Source text

==================================================

Studio album by Ned Collette & Wirewalker
- Released: 23 October 2009
- Genre: Folk rock
- Length: 54:21
- Label: Dot Dash Recordings
- Producer: Ned Collette, Joe Talia

Ned Collette & Wirewalker chronology
|  | Over the Stones, Under the Stars (2009) | 2 (2012) |

= Over the Stones, Under the Stars =

Over the Stones, Under the Stars is the debut album by Australian folk-rock band Ned Collette & Wirewalker, released in 2009.

Mess+Noise magazine described the album as "astonishingly brilliant" in its denunciation of modern life and said: "This is music as foreboding weather, all downcast greys and apocalyptic reds, thick and blustery and beautiful." The magazine said: "Wirewalker (drummer Joe Talia and bass player Ben Bourke) brings a new spaciousness and extravagance required for the task, while Collette’s vocals have evolved from his hushed confessional roots into a more poised and commanding presence."

==================================================

Given material
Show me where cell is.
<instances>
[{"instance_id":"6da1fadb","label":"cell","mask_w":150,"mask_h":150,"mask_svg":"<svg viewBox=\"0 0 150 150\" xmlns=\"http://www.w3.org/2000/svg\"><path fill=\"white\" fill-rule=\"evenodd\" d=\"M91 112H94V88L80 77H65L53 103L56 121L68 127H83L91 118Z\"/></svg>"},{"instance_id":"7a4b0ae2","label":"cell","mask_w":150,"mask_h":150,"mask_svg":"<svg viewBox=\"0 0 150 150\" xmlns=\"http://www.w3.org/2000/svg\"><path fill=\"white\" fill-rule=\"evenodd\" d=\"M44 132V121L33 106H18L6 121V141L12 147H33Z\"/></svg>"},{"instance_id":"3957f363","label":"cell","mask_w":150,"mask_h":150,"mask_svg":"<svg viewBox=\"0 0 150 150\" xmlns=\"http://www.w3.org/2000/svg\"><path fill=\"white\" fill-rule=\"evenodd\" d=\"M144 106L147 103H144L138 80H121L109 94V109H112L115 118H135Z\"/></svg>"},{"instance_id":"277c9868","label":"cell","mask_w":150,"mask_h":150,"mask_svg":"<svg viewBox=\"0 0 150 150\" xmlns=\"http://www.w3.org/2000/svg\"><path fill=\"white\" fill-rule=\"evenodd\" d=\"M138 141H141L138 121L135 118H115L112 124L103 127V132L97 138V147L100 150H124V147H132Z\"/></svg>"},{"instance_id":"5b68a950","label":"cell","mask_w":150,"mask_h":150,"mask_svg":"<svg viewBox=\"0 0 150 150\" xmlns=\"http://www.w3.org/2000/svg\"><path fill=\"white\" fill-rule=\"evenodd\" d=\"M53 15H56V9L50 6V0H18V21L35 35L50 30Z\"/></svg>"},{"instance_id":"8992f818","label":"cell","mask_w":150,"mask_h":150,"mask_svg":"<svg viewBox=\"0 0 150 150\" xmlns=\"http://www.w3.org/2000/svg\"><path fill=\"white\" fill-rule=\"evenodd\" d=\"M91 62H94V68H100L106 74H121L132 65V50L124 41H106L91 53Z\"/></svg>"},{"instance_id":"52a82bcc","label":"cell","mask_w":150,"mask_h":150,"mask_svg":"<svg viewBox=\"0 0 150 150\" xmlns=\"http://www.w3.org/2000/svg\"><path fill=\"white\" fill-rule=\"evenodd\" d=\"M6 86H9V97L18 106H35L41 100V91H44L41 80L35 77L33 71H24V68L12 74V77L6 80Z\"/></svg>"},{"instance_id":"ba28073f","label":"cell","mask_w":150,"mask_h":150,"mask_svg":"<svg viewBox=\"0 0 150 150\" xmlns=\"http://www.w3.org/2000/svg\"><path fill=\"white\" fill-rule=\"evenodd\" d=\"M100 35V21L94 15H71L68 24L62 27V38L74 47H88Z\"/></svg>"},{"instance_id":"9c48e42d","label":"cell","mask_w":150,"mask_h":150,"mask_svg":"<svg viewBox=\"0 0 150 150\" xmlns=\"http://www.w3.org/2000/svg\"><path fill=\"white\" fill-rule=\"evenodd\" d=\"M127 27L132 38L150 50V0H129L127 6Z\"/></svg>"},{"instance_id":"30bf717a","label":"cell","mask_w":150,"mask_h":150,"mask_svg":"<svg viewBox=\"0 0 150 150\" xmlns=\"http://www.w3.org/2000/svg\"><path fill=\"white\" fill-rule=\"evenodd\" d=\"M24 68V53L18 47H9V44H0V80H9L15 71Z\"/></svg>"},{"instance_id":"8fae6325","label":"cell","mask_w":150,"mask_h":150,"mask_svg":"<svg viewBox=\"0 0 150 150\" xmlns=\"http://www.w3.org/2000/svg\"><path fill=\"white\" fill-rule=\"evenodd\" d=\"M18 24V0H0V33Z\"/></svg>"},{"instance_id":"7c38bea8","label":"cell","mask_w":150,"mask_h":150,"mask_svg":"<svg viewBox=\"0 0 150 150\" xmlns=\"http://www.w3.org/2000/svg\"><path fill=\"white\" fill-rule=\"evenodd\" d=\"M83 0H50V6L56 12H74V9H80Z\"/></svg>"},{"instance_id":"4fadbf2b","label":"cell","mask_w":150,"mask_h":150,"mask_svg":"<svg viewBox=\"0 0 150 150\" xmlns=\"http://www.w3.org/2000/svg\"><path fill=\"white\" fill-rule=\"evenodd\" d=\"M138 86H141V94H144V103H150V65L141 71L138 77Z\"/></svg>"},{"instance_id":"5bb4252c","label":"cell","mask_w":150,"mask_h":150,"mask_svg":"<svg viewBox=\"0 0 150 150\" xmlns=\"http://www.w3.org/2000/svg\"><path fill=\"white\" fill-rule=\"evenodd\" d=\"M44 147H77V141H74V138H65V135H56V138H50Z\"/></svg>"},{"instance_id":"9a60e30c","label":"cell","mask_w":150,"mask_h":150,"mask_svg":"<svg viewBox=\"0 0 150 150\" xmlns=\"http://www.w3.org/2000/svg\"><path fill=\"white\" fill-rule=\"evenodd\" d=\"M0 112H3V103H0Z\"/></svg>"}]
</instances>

==================================================

Task instructions
According to the album article, who plays bass in Wirewalker?

The result
Ben Bourke